Rejet 31 mars 2026
Commentaire • 0
Sur la décision
| Référence : | TA Limoges, 2e ch., 31 mars 2026, n° 2502283 |
|---|---|
| Juridiction : | Tribunal administratif de Limoges |
| Numéro : | 2502283 |
| Type de recours : | Excès de pouvoir |
| Dispositif : | Rejet |
| Date de dernière mise à jour : | 5 juin 2026 |
Texte intégral
Vu la procédure suivante :
Par une requête enregistrée le 20 novembre 2025, M. B… D…, représenté par Me Maret, demande au tribunal d’annuler l’arrêté du 30 juillet 2025 par lequel le préfet de la Haute-Vienne a refusé de lui délivrer un titre de séjour, a assorti ce refus d’une obligation de quitter le territoire français dans un délai de trente jours et a fixé le pays de renvoi et a prononcé à son encontre une interdiction de retour sur le territoire français d’une durée d’un an.
Il soutient que :
- il n’est pas justifié de la compétence du signataire de cette décision ;
-
cette décision méconnaît l’article 8 de la convention européenne de sauvegarde des droits de l’homme et des libertés fondamentales, l’article 7 de la charte des droits fondamentaux de l’Union européenne et les articles L. 423-23 et L. 435-1 du code de l’entrée et du séjour des étrangers et du droit d’asile ;
- la décision portant obligation de quitter le territoire est entachée d’un défaut de base légale en raison de l’illégalité du refus de titre de séjour sur lequel elle se fonde ;
- cette décision est entachée d’un vice de procédure dès lors qu’il n’a pas été invité à présenter ses observations écrites et orales en violation du droit d’être entendu.

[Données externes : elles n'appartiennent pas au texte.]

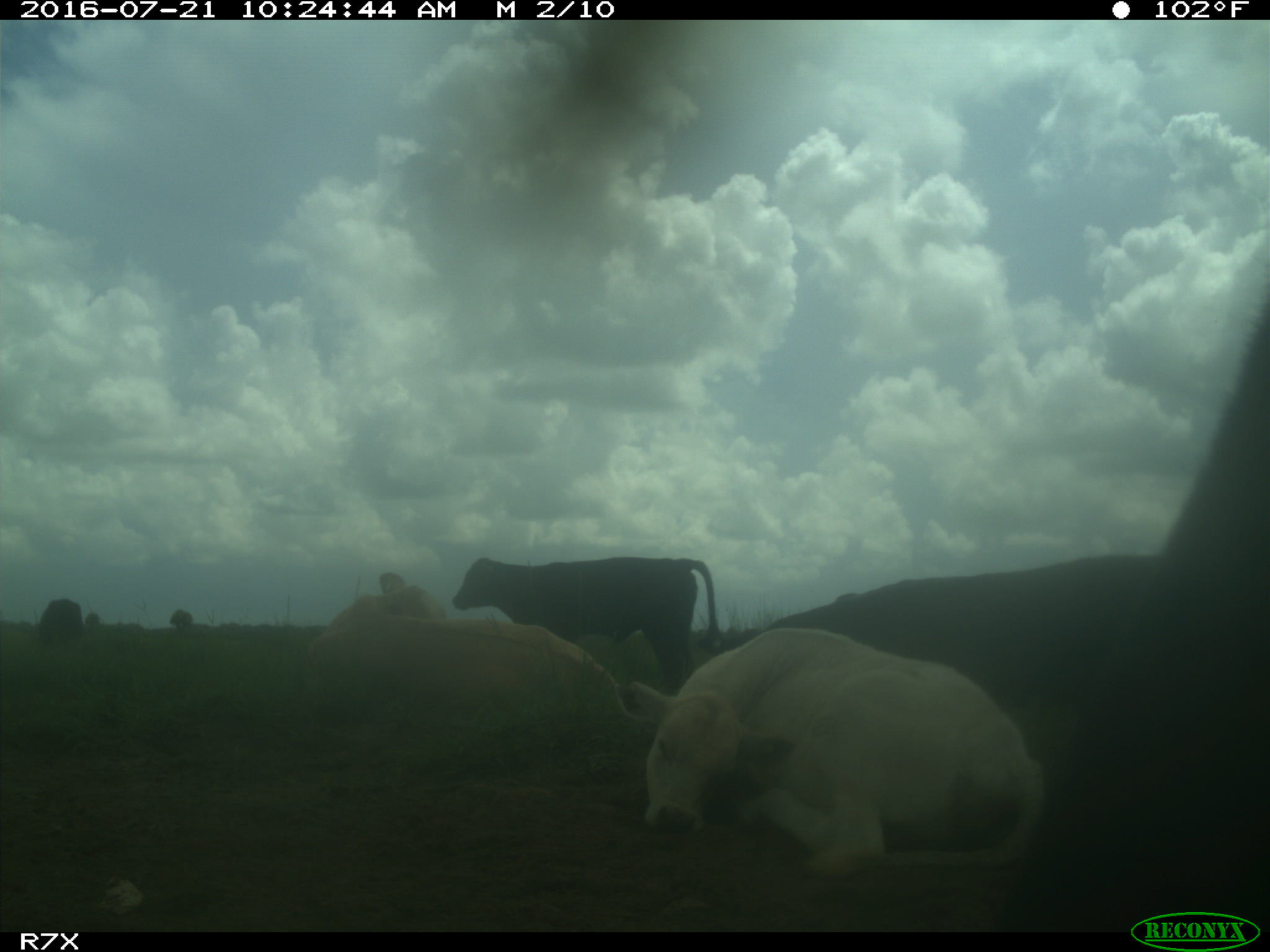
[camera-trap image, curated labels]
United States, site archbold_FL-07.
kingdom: Animalia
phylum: Chordata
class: Mammalia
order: Artiodactyla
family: Bovidae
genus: Bos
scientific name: Bos taurus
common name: domestic cow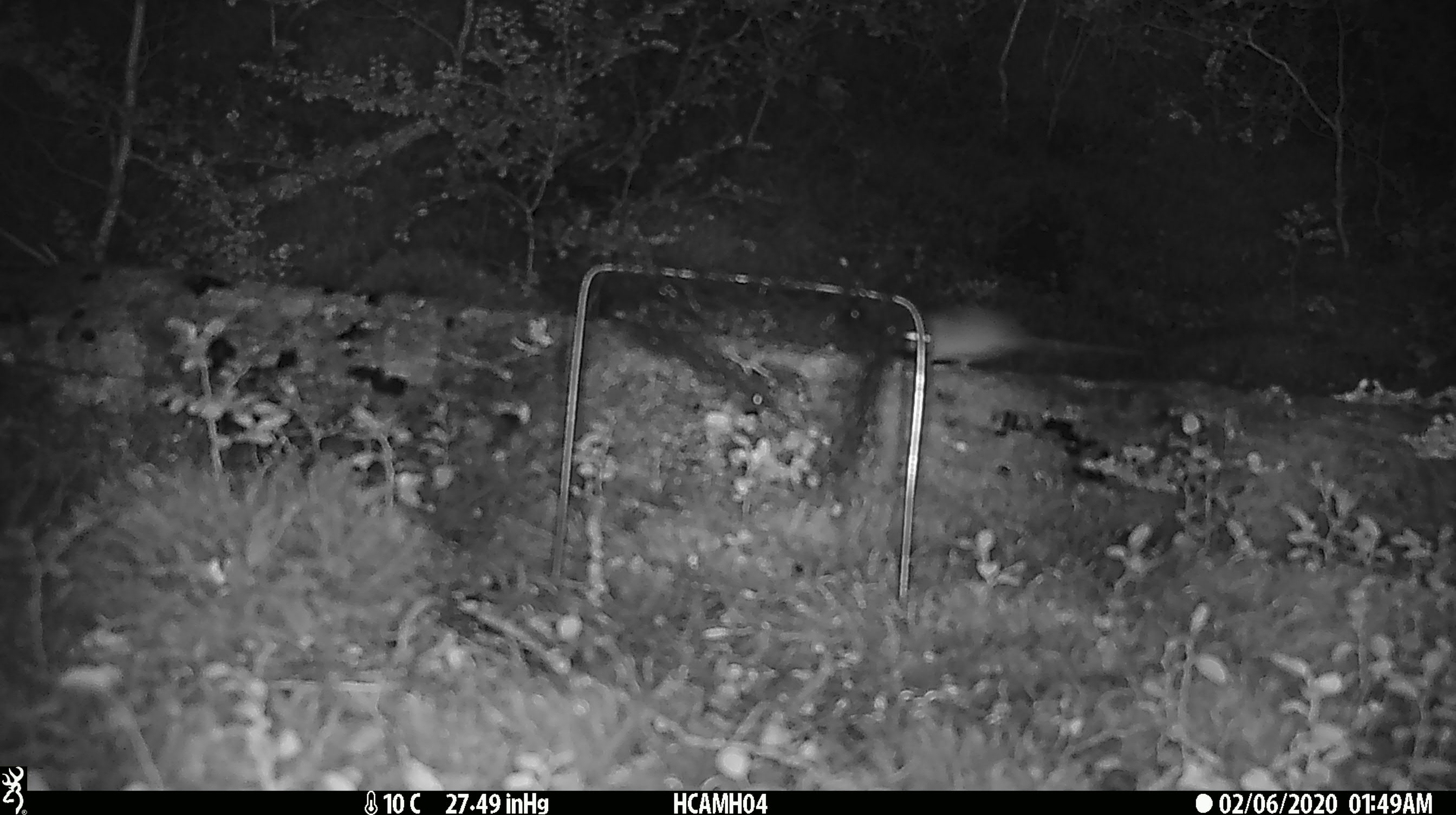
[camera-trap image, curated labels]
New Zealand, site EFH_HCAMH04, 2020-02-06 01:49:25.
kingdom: Animalia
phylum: Chordata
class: Mammalia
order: Rodentia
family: Muridae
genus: Mus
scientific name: Mus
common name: mouse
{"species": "mouse (Mus)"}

Par un mémoire en défense, enregistré le 23 janvier 2026, le préfet de la Haute-Vienne conclut au rejet de la requête comme non-fondée et demande qu’il soit mis à la charge de M. D… une somme de 750 euros à verser à l’Etat sur le fondement de l’article L. 761-1 du code de justice administrative.
M. D… a été admis au bénéfice de l’aide juridictionnelle totale par une décision du 15 octobre 2025.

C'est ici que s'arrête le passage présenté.